- _EXTRACTED TEXT_:
One of the appeals of California is its marijuana market. From high-end dispensaries to delivery services, there is no shortage of weed here. Marijuana use is medically and recreationally legal in California, so it’s no wonder that over 4.6 million Californians smoke pot. On the national level, many people are also more tolerant of marijuana use. It’s become more prevalent in pop culture and national media; for example, the popular Comedy Central show Broad City frequently portrays its main characters smoking weed.
A significant increase in marijuana-related write-ups at Occidental, however, suggests that our school is moving backward. Laws against marijuana have and will continue to contribute to the destruction of black and brown lives, and in an ideal world, Occidental would stop enforcing them.
Between the Fall 2017 and 2018 semesters, there was an 88 percent increase in marijuana-related write-ups at Occidental. An article from The Occidental cites California’s legalization of marijuana, college policy changes and increased emphasis on marijuana in RA training as reasons for the increase. But, as a seemingly progressive institution, Occidental College should be more tolerant of marijuana use and should not enforce laws that are historically based on stereotypical beliefs.

- _INFORMATION SHOWN_:
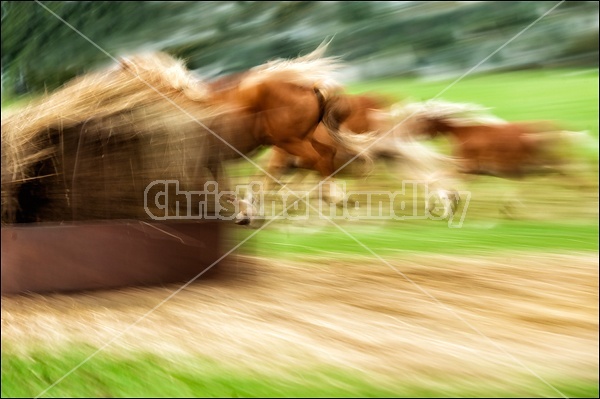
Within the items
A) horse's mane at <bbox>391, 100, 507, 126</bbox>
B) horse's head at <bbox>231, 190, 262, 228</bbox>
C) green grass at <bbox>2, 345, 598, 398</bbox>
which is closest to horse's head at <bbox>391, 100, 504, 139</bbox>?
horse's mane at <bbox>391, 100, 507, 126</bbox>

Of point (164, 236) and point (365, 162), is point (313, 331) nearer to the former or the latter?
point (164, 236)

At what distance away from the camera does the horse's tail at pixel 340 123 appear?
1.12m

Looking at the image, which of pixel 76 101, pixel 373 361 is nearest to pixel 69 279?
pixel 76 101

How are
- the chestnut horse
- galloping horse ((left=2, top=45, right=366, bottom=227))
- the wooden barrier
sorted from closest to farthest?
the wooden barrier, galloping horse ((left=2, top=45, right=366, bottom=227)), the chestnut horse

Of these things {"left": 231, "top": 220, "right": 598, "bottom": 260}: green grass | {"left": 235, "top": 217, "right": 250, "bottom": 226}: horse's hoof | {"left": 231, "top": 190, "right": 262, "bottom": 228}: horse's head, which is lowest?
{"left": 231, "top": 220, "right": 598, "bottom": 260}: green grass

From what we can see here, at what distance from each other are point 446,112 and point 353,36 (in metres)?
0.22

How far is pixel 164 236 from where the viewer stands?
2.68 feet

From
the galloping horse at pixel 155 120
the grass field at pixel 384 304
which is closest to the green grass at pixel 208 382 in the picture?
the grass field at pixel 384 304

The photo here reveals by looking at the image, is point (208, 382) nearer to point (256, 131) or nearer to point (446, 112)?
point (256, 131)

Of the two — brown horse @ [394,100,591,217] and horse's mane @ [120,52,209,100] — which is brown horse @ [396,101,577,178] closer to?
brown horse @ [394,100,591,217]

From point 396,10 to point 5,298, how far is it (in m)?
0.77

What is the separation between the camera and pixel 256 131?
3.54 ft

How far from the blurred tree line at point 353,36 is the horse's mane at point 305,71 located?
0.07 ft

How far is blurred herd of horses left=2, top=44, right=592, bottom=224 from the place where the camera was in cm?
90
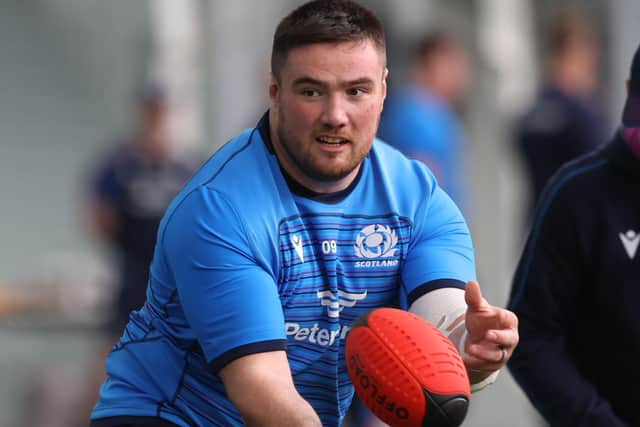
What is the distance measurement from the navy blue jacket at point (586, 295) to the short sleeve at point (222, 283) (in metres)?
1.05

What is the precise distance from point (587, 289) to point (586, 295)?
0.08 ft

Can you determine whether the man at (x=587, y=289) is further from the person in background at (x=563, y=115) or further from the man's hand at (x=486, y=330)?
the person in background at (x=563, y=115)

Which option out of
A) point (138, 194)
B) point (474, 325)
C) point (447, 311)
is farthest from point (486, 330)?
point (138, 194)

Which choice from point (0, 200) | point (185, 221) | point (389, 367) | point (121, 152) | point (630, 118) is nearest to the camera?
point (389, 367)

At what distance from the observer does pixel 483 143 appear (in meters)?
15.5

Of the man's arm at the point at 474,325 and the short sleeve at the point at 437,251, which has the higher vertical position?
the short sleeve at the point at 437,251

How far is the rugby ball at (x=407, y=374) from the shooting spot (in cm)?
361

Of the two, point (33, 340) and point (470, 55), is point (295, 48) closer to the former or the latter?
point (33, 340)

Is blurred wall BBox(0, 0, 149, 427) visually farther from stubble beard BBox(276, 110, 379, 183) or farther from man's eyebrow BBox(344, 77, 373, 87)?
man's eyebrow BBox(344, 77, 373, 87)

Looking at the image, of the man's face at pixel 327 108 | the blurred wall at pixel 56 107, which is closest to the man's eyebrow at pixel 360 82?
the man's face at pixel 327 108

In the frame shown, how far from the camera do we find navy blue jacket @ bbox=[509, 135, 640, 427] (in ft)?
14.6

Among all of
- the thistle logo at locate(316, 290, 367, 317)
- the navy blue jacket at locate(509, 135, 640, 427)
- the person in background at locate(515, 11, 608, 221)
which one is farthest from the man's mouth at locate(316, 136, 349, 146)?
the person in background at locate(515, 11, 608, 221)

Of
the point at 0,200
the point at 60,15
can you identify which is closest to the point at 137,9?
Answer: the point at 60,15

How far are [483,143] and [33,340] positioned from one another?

- _YOUR TASK_: Write the next part of the opinion piece on marijuana write-ups at Occidental College, picking up after its final sentence. The rows stand on their own as separate material.

- _EXERCISE RESPONSE_:
It’s important to note that Occidental is a federally-funded institution and thus must enforce federal laws, including those against marijuana use. The school may lose its federal funding if administrators and RAs don’t enforce these laws. This, however, does not excuse the unethical nature of our marijuana policy. Though this article may not result in immediate change, we need to speak out against unjust rules to encourage the possibility of change in the future.
Under federal law, marijuana use is illegal. The law treats weed as a controlled substance like cocaine and heroin — which seems like an unfair comparison, considering that marijuana alone has never killed anyone. Cocaine and heroin, however, have destroyed and even ended the lives of thousands of people, and opioid use caused 47,600 deaths in the US in 2017. Many people believe that weed is a gateway drug to harder drugs, yet this is not the case. According to the National Institute on Drug Abuse, the majority of people who use marijuana stop there. The journal Cannabis and Cannabinoid Research claims that marijuana may be able to help treat opioid addiction, so marijuana can actually be used as an exit drug.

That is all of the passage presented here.